◆ Требования к заданиям
a) Можете дословно переписать из текста о концерте Амлена в Москве отрывок, который начинается со слов «Видимо, Московский международный» и заканчивается словами «культурного сообщества планеты.»?
b) Как продолжается текст о концерте Амлена в Москве после его последнего предложения? Допишите следующую часть.

##### Фрагмент документа

В Москву приехал Марк-Андре Амлен — пианист, за которым давно уже тянется шлейф самых восторженных признаний мировой музыкальной критики. Его сравнивают с великими, его яркое композиторское дарование великолепно дополняет уникальный пианистический талант, феноменальную виртуозность в самом глубинном и разностороннем трактовании этого понятия. Это имя давно на слуху и у нас, живущих в России. Имя, но не само искусство Амлена. Вот почему, когда мне довелось узнать, что Амлен приезжает в Москву, я решил непременно быть на его концерте.
Видимо, Московский международный Дом музыки действительно решил стать домом большой музыки и объявил абонементный цикл, призванный сверкнуть в непроходящих зимних сумерках столицы лучом, пронзающим приземлённую усреднённость сезона. Цикл назван громко — «Высшая лига. Лучшие пианисты мира». Но вот беда: абонемент предложен был культурной столице, а попал в неотзывчивое пространство провинции. Москва вдруг отчётливо обозначила себя как «мировая провинция», откликающаяся только на пропаганду «из ящика», не ведающая о ценностях нынешнего культурного сообщества планеты.
Нет, я вовсе не хочу обидеть или принизить провинцию, которая как раз, будучи не избалованной «культурными излишествами», демонстрирует подчас повышенную отзывчивость. Речь идет о специфическом явлении — о «столичной провинциальности». Сегодня она прорастает с какой-то не знаемой ранее скоростью. И вот уже есть повод задуматься: не исчезает ли из духа Москвы столь важный и обольстительный знак «культурной столичности»? Не упрощается ли коллективный разум до степени аннигиляции любопытства — этого движителя самосовершенствования, расширения интеллектуального и духовного «объема»? Пугающее предположение. Ведь каждая культурная столица может быть уподоблена сердцу, ритмичное биение которого обеспечивает кровообращение всей страны с огромным миром. Подлинная столица соединена тысячью нитей с мировым культурным пространством на основе неустанного востребования подобной соединенности. Столица любопытна. Она всегда устремлена к высшему качеству, к обновлению впечатлений. Она напряжённо выискивает источники этих впечатлений. И это не поиск менеджеров и продюсеров. Это некий «коллективный поиск», полумистическое действие в пространстве иррациональных сигналов востребования и ожидания. Столица всегда благодарна, когда подобное ожидание воплощается в сверкающем художественном деянии.

##########
##### Список записей

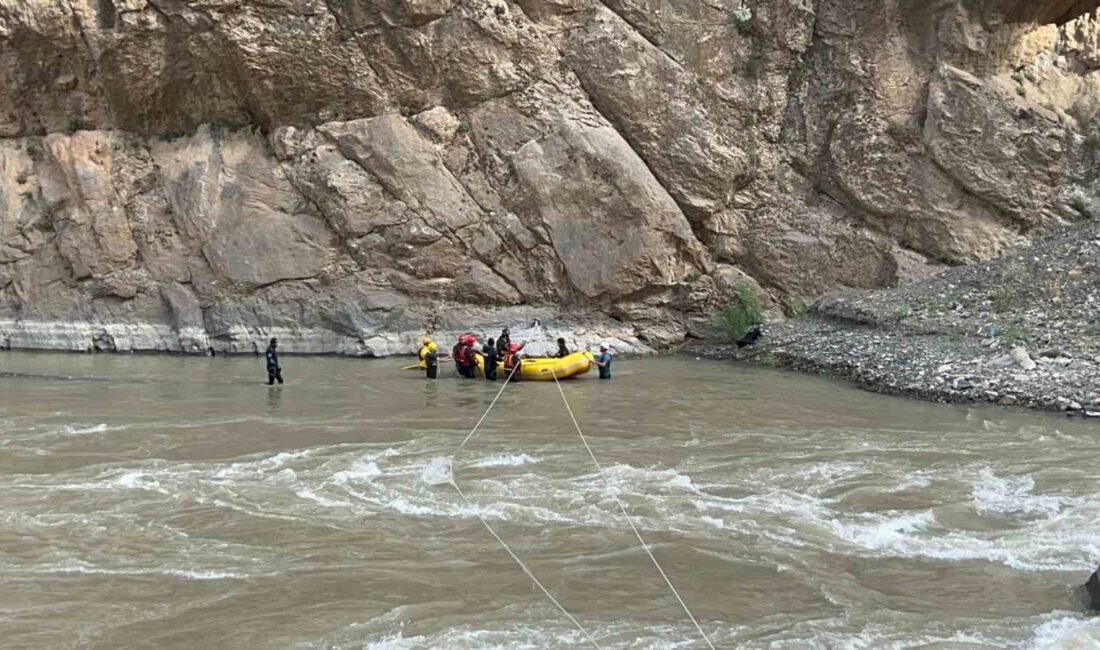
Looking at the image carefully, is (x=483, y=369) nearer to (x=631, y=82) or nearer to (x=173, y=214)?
(x=631, y=82)

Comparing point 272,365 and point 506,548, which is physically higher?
point 272,365

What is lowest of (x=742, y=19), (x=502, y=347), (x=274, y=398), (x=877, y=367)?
(x=274, y=398)

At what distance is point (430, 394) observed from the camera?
52.4 ft

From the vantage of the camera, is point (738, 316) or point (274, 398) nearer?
point (274, 398)

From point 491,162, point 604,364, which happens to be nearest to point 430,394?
point 604,364

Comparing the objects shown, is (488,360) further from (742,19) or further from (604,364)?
(742,19)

##########

◆ Ответы по заданиям
a)
Видимо, Московский международный Дом музыки действительно решил стать домом большой музыки и объявил абонементный цикл, призванный сверкнуть в непроходящих зимних сумерках столицы лучом, пронзающим приземлённую усреднённость сезона. Цикл назван громко — «Высшая лига. Лучшие пианисты мира». Но вот беда: абонемент предложен был культурной столице, а попал в неотзывчивое пространство провинции. Москва вдруг отчётливо обозначила себя как «мировая провинция», откликающаяся только на пропаганду «из ящика», не ведающая о ценностях нынешнего культурного сообщества планеты.

b)
Марк-Андре Амлен, один из самых поразительных пианистов современности, в Москве играл в полупустом зале. Это был Светлановский зал, в котором были заполнены лишь партер (не до конца) и малая часть ярусов. Потом в Интернете можно было прочесть возгласы обиженных в убожестве мышления: «Он у нас неизвестен»; «Мы о нем не слышали»; «Реклама недостаточно ярко предлагала это имя… Поэтому мы и многие не пришли» (мол-де Амлен виноват, что мы о нем не знали). Но перед Амленом играл Джон Лилл (см. «PianoФорум» № 4, 2011), хорошо у нас известный с давних времен. И пусть Лилл сегодня на откатной стороне волны своей былой славы. Однако это лишь после концерта могли ощутить слушатели, заполнившие чуть более четверти зала.
Но Амлен — истинная вершина современного пианизма. Условно говоря, — один из немногих «действующих лидеров» нынешнего фортепианного искусства. Я не ощутил в зале наплыва консерваторских студентов, да и профессура профильного факультета была представлена предельно лаконично. Но все, кто пришли, в финальной части события стоя приветствовали артиста.
Эта странная «летаргия любопытства», полусонное реагирование на самые интересные и пронзительные предложения замечены мною как некая устойчивая тенденция. В сентябре-октябре прошлого года Михаил Петухов предложил свою интерпретацию всего цикла Прелюдий и фуг Д. Шостаковича. Две встречи с этим выдающимся мастером, исполнение которого оставило неизгладимый след в памяти всех присутствующих, две эти встречи прошли в полупустом Малом зале Московской консерватории. Ни студентов, ни профессоров… Вы скажете: «Столичный снобизм». А я скажу — провинциальный снобизм, особое (и не такое уж новое!) явление, как «столичный провинциализм».
Амлен открыл программу Сонатой e‑moll Гайдна, достаточно известной, входящей в школьный репертуар. С первых же звуков стало ясно, что текст, который без особого напряжения способен освоить продвинутый ученик ДМШ, в подаче «от Амлена» предстает чем-то совершенно недоступным по уровню сложности воспроизведения тончайших звуковых нюансов, создаваемых мастером. Порою один выделенный тон из необыкновенно нежно звучащей ткани служит осью, вокруг которой поворачивается вся гармония, тончайшим «ориентиром формы». Невозможно описать все индивидуальные открытия, сделанные Амленом в тексте этой сонаты. В сущности, они случались в каждый момент развёртывания формы, поскольку главным событийным знаком был сам звук, точнее, — совершенно уникальный феномен фортепианного звука, некий «именной знак» мастера. Собственно, подобная уникальность (ясно воспринимаемая качественная единичность) — признак высшей виртуозности. Виртуозности не в смысле скоростного поглощения клавиатуры, а в смысле предельно представимого уровня звукового владения инструментом. И тогда подумалось мне: нет простой музыки. Любая интонационная идея может быть возведена на вершину недостижимой простоты. У Гайдна (впрочем, не только у него!) неисчислимое множество предложений, отвечающих понятию «гениальной простоты», требующей, однако, интерпретационной конгениальности. Она была явлена сполна.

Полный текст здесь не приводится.